>> Begin Extract to read
So, any of you wizards got ANY suggestions for me?

If not, how about some suggestions on who I can call to figure this out?

If not....then that is fine. I will be living in my shed if anyone needs me....

Paul


----------



## Andrew Green (May 18, 2006)

Not sure, active-x is something I avoid...

Can always give the offline instalation a try:
http://java.com/en/download/windows_xpi.jsp

Download the file and run it locally.

ps: Javascript is built into your browser, what it looks like you are trying to get is the Java run time environment, which is entirely seperate from javascript.


----------



## Cruentus (May 18, 2006)

OK...all I know is that when I try to access page builder on geocities, I can't do it. It won't even respond. The geocities suggestion was that I might need to update java. I don't know...


----------



## Cruentus (May 18, 2006)

Thanks, though. I am trying to download the file offline and run it locally. I don't know if that will help but we'll see.


----------



## Phil Elmore (May 18, 2006)

I have had problems updating Java versions before that seemed to be a problem of accessing the server where the update is kept, rather than a problem with my computer.


----------



## Cruentus (May 18, 2006)

Phil Elmore said:
			
		

> I have had problems updating Java versions before that seemed to be a problem of accessing the server where the update is kept, rather than a problem with my computer.


 
I ended up figuring out the Java part, finally; I think I was having a similar problem.


----------



## Cruentus (May 18, 2006)

O.K...I can't access "pagebuilder" so I can work on my geocities cite; that is the real problem that I am havinig.

I did everything listed here, but still nothing! http://help.yahoo.com/help/us/geo/builder/builder-06.html

I have some other stuff I'll try, but I am basically out of suggestions.

Does anyone have an idea what might be the problem?

Help would be appreciated!

Paul


----------



## dubljay (May 18, 2006)
>> End Extract to read
What to do:
1 > According to the forum thread, why was Cruentus trying to update Java? Answer in one to three sentences.
2 > Sum up the forum thread in two sentences.
3 > List every name that appears as a post heading in the forum thread, counting each name once.
Rely only on the forum thread for your answers.
>> Begin Excerpted data
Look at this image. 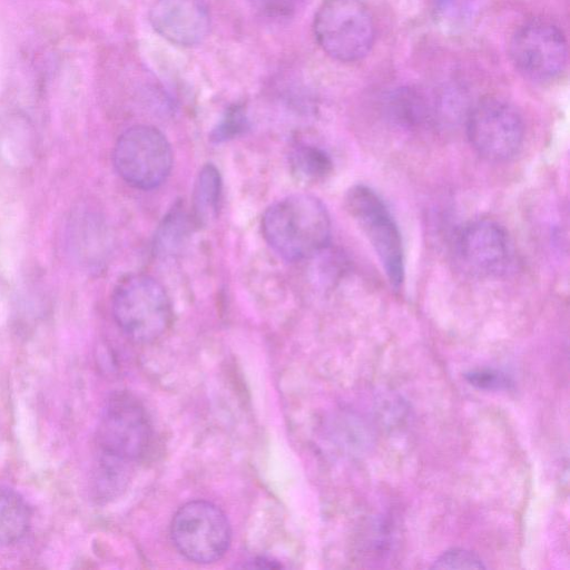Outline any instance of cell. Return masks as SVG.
<instances>
[{
	"instance_id": "9",
	"label": "cell",
	"mask_w": 570,
	"mask_h": 570,
	"mask_svg": "<svg viewBox=\"0 0 570 570\" xmlns=\"http://www.w3.org/2000/svg\"><path fill=\"white\" fill-rule=\"evenodd\" d=\"M465 128L473 149L491 161H505L522 147L524 125L518 110L499 98H484L465 117Z\"/></svg>"
},
{
	"instance_id": "15",
	"label": "cell",
	"mask_w": 570,
	"mask_h": 570,
	"mask_svg": "<svg viewBox=\"0 0 570 570\" xmlns=\"http://www.w3.org/2000/svg\"><path fill=\"white\" fill-rule=\"evenodd\" d=\"M291 165L295 174L309 181L326 178L332 171L330 156L320 147L302 144L294 148Z\"/></svg>"
},
{
	"instance_id": "13",
	"label": "cell",
	"mask_w": 570,
	"mask_h": 570,
	"mask_svg": "<svg viewBox=\"0 0 570 570\" xmlns=\"http://www.w3.org/2000/svg\"><path fill=\"white\" fill-rule=\"evenodd\" d=\"M222 193L219 171L213 164L205 165L197 178L193 193V217L198 224H206L217 213Z\"/></svg>"
},
{
	"instance_id": "8",
	"label": "cell",
	"mask_w": 570,
	"mask_h": 570,
	"mask_svg": "<svg viewBox=\"0 0 570 570\" xmlns=\"http://www.w3.org/2000/svg\"><path fill=\"white\" fill-rule=\"evenodd\" d=\"M170 534L176 549L188 560L210 563L219 560L230 543L226 515L207 501H190L175 513Z\"/></svg>"
},
{
	"instance_id": "20",
	"label": "cell",
	"mask_w": 570,
	"mask_h": 570,
	"mask_svg": "<svg viewBox=\"0 0 570 570\" xmlns=\"http://www.w3.org/2000/svg\"><path fill=\"white\" fill-rule=\"evenodd\" d=\"M254 9L263 17L269 19H287L292 17L298 0H249Z\"/></svg>"
},
{
	"instance_id": "18",
	"label": "cell",
	"mask_w": 570,
	"mask_h": 570,
	"mask_svg": "<svg viewBox=\"0 0 570 570\" xmlns=\"http://www.w3.org/2000/svg\"><path fill=\"white\" fill-rule=\"evenodd\" d=\"M433 569H484L485 564L475 553L460 548L444 551L435 559Z\"/></svg>"
},
{
	"instance_id": "11",
	"label": "cell",
	"mask_w": 570,
	"mask_h": 570,
	"mask_svg": "<svg viewBox=\"0 0 570 570\" xmlns=\"http://www.w3.org/2000/svg\"><path fill=\"white\" fill-rule=\"evenodd\" d=\"M149 21L158 35L183 47L203 42L210 30V14L203 0H155Z\"/></svg>"
},
{
	"instance_id": "12",
	"label": "cell",
	"mask_w": 570,
	"mask_h": 570,
	"mask_svg": "<svg viewBox=\"0 0 570 570\" xmlns=\"http://www.w3.org/2000/svg\"><path fill=\"white\" fill-rule=\"evenodd\" d=\"M32 513L28 502L14 489L0 487V547H8L26 537Z\"/></svg>"
},
{
	"instance_id": "10",
	"label": "cell",
	"mask_w": 570,
	"mask_h": 570,
	"mask_svg": "<svg viewBox=\"0 0 570 570\" xmlns=\"http://www.w3.org/2000/svg\"><path fill=\"white\" fill-rule=\"evenodd\" d=\"M454 252L462 268L480 277L499 275L508 267L512 247L507 230L491 219H475L458 233Z\"/></svg>"
},
{
	"instance_id": "19",
	"label": "cell",
	"mask_w": 570,
	"mask_h": 570,
	"mask_svg": "<svg viewBox=\"0 0 570 570\" xmlns=\"http://www.w3.org/2000/svg\"><path fill=\"white\" fill-rule=\"evenodd\" d=\"M465 380L481 390H508L513 381L503 372L493 368H478L464 374Z\"/></svg>"
},
{
	"instance_id": "2",
	"label": "cell",
	"mask_w": 570,
	"mask_h": 570,
	"mask_svg": "<svg viewBox=\"0 0 570 570\" xmlns=\"http://www.w3.org/2000/svg\"><path fill=\"white\" fill-rule=\"evenodd\" d=\"M111 309L122 333L134 342L150 343L170 324L171 305L165 288L153 277L131 274L116 285Z\"/></svg>"
},
{
	"instance_id": "1",
	"label": "cell",
	"mask_w": 570,
	"mask_h": 570,
	"mask_svg": "<svg viewBox=\"0 0 570 570\" xmlns=\"http://www.w3.org/2000/svg\"><path fill=\"white\" fill-rule=\"evenodd\" d=\"M268 245L287 261L315 256L326 248L331 219L325 205L315 196L294 194L272 204L262 220Z\"/></svg>"
},
{
	"instance_id": "7",
	"label": "cell",
	"mask_w": 570,
	"mask_h": 570,
	"mask_svg": "<svg viewBox=\"0 0 570 570\" xmlns=\"http://www.w3.org/2000/svg\"><path fill=\"white\" fill-rule=\"evenodd\" d=\"M509 56L524 78L547 82L558 78L566 69L568 45L558 26L535 18L515 29L509 42Z\"/></svg>"
},
{
	"instance_id": "5",
	"label": "cell",
	"mask_w": 570,
	"mask_h": 570,
	"mask_svg": "<svg viewBox=\"0 0 570 570\" xmlns=\"http://www.w3.org/2000/svg\"><path fill=\"white\" fill-rule=\"evenodd\" d=\"M97 445L101 458L130 465L147 452L151 426L142 405L128 393H117L106 403L99 419Z\"/></svg>"
},
{
	"instance_id": "3",
	"label": "cell",
	"mask_w": 570,
	"mask_h": 570,
	"mask_svg": "<svg viewBox=\"0 0 570 570\" xmlns=\"http://www.w3.org/2000/svg\"><path fill=\"white\" fill-rule=\"evenodd\" d=\"M313 30L322 50L341 62L363 59L375 39L373 17L362 0H324Z\"/></svg>"
},
{
	"instance_id": "4",
	"label": "cell",
	"mask_w": 570,
	"mask_h": 570,
	"mask_svg": "<svg viewBox=\"0 0 570 570\" xmlns=\"http://www.w3.org/2000/svg\"><path fill=\"white\" fill-rule=\"evenodd\" d=\"M345 205L373 247L390 283L399 288L404 281V250L401 233L387 206L372 188L362 184L347 190Z\"/></svg>"
},
{
	"instance_id": "6",
	"label": "cell",
	"mask_w": 570,
	"mask_h": 570,
	"mask_svg": "<svg viewBox=\"0 0 570 570\" xmlns=\"http://www.w3.org/2000/svg\"><path fill=\"white\" fill-rule=\"evenodd\" d=\"M112 161L116 171L127 184L138 189H154L169 176L173 151L161 131L139 125L119 136Z\"/></svg>"
},
{
	"instance_id": "16",
	"label": "cell",
	"mask_w": 570,
	"mask_h": 570,
	"mask_svg": "<svg viewBox=\"0 0 570 570\" xmlns=\"http://www.w3.org/2000/svg\"><path fill=\"white\" fill-rule=\"evenodd\" d=\"M189 218L184 208L175 206L164 218L155 237V249L160 255L174 254L187 237Z\"/></svg>"
},
{
	"instance_id": "14",
	"label": "cell",
	"mask_w": 570,
	"mask_h": 570,
	"mask_svg": "<svg viewBox=\"0 0 570 570\" xmlns=\"http://www.w3.org/2000/svg\"><path fill=\"white\" fill-rule=\"evenodd\" d=\"M391 115L400 122L420 125L432 116V108L426 97L416 89L400 88L389 99Z\"/></svg>"
},
{
	"instance_id": "17",
	"label": "cell",
	"mask_w": 570,
	"mask_h": 570,
	"mask_svg": "<svg viewBox=\"0 0 570 570\" xmlns=\"http://www.w3.org/2000/svg\"><path fill=\"white\" fill-rule=\"evenodd\" d=\"M248 120L244 108L239 105L232 106L210 134V139L222 142L232 139L246 130Z\"/></svg>"
}]
</instances>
>> End Excerpted data
Results of the tasks:
1 > Cruentus could not get Page Builder on GeoCities to respond. GeoCities suggested that he might need to update Java.

2 > Cruentus tried to update Java because GeoCities Page Builder would not respond, and Andrew Green suggested the offline installation while noting that Java is separate from JavaScript. Phil Elmore said his own Java update problems had seemed to come from reaching the update server, and Cruentus later sorted out the Java part but still could not access Page Builder after following the Yahoo help steps, so he asked for more ideas.

3 > Andrew Green, Cruentus, Phil Elmore, dubljay